Ford has developed a wearable device that enables production line workers to make faster and more accurate quality checks on new vehicles.
This wrist-worn device was tested at the company’s manufacturing facility in Valencia, where it replaced the outdated paper-based system that involved walking back and forth more than one kilometer daily to access information on desktop PC’s.
When connected to a smartphone app, the Portable Quality Assurance Device allows specification and quality checks to be made on the spot, greatly improving accuracy and efficiency in the manufacturing process.
“We have varied options and features across our vehicle range and digital innovation in our plants helps to generate lean methods within the manufacturing process,” said Linda Cash, vice president, Manufacturing, Ford of Europe.
“The ability to simply consult a smartphone screen to check any aspect of a vehicle’s quality and specification helps to guarantee highest levels of product quality, and improves work processes and manufacturing efficiency.”
According to Ford, the Bluetooth-enabled device recognises “the exact quality inspection requirements” for each vehicle that passes along the assembly line.
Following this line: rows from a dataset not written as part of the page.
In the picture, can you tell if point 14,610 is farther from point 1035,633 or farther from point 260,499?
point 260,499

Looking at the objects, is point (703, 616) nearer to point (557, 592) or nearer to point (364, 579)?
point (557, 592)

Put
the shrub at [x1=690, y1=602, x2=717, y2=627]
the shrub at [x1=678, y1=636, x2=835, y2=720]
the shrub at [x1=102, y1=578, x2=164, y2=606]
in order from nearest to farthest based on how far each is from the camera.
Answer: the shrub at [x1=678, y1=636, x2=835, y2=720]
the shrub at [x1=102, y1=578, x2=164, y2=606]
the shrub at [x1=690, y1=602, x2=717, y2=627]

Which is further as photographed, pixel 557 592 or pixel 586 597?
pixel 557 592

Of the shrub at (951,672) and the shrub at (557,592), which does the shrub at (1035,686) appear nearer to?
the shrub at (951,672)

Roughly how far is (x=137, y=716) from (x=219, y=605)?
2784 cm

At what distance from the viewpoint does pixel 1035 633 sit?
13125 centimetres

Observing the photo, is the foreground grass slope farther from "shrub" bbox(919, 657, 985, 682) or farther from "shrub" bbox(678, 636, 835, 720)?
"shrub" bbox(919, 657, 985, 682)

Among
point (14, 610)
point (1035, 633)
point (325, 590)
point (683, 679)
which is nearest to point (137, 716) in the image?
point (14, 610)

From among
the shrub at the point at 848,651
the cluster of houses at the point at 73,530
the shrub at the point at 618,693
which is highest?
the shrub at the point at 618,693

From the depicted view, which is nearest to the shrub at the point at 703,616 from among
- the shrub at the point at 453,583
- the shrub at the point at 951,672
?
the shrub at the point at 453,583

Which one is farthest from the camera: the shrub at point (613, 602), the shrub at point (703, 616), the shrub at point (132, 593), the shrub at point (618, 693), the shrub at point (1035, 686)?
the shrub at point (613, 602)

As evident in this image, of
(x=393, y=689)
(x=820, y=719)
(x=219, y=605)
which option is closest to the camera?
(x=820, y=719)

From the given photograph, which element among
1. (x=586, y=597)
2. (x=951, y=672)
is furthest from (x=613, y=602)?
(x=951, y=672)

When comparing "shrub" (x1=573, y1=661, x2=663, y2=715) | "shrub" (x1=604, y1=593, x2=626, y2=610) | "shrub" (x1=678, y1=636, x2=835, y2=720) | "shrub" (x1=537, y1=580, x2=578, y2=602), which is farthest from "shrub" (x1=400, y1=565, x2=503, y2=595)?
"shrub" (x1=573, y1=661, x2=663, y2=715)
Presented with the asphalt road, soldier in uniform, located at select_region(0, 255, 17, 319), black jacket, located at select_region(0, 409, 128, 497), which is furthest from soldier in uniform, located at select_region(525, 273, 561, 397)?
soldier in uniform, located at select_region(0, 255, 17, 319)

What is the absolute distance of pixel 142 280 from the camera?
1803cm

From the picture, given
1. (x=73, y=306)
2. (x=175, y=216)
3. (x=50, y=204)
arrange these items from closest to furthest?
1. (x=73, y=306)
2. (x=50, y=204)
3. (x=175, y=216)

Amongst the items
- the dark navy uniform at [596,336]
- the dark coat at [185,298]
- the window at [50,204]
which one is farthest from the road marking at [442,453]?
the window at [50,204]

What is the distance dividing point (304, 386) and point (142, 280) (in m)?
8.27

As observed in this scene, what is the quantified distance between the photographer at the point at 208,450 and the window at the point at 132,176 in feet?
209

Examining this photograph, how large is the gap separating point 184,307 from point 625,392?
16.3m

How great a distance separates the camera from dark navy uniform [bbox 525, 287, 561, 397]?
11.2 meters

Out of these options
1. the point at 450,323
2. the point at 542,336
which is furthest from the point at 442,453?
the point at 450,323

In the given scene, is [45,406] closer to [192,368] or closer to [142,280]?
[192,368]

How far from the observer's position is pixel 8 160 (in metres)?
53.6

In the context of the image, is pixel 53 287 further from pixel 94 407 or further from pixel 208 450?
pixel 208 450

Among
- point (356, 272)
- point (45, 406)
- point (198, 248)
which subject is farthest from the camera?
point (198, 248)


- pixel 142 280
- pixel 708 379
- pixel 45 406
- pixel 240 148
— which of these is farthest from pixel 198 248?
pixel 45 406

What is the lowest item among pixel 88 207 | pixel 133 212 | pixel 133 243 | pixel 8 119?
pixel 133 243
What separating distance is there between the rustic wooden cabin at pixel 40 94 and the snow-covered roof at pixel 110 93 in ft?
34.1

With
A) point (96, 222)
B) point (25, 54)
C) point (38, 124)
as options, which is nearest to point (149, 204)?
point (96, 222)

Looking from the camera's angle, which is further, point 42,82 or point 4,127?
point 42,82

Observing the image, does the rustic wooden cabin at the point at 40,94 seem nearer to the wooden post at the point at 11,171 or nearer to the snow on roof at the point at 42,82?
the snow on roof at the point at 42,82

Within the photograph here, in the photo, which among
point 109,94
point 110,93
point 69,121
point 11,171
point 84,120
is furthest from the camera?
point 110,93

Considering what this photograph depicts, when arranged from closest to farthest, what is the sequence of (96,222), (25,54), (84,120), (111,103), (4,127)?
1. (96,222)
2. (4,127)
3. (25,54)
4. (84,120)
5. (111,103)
These quality requirements are displayed on the touchscreen of the device, and team members are then able to instantly follow up and approve.
Ford says that the new system has helped to reduce human error by 7 percent while also reducing the time required for each vehicle check by seven seconds.
The company’s Valencia plant builds six nameplates and even more body styles, including the Mondeo sedan, the Mondeo Vignale, Kuga SUV, Transit Connect light commercial vehicle, Tourneo Connect people-mover, all-new S-MAX multi-activity vehicle, and Galaxy seven-seat people-mover.
The facility is currently undergoing a €2.3 billion modernisation which will transform it into one of the world’s most advanced, flexible and productive auto plants.
“Smart mobile technology increasingly helps my colleagues and my family organise our personal lives. It struck me that we could apply similar technology to the workplace – and improve the automotive production process,” said Ford production manager Ramón García.
“This technology helps us to better handle the increased complexity of more vehicles and more vehicle specifications being produced on a single assembly line. The initial feedback from production line workers has been very positive and we are actively looking at other areas in the process where we could deploy digital innovation and further increase quality and efficiency.”
Ford said that it is planning to roll-out the wearable device to other plants after the successful pilot project in Valencia.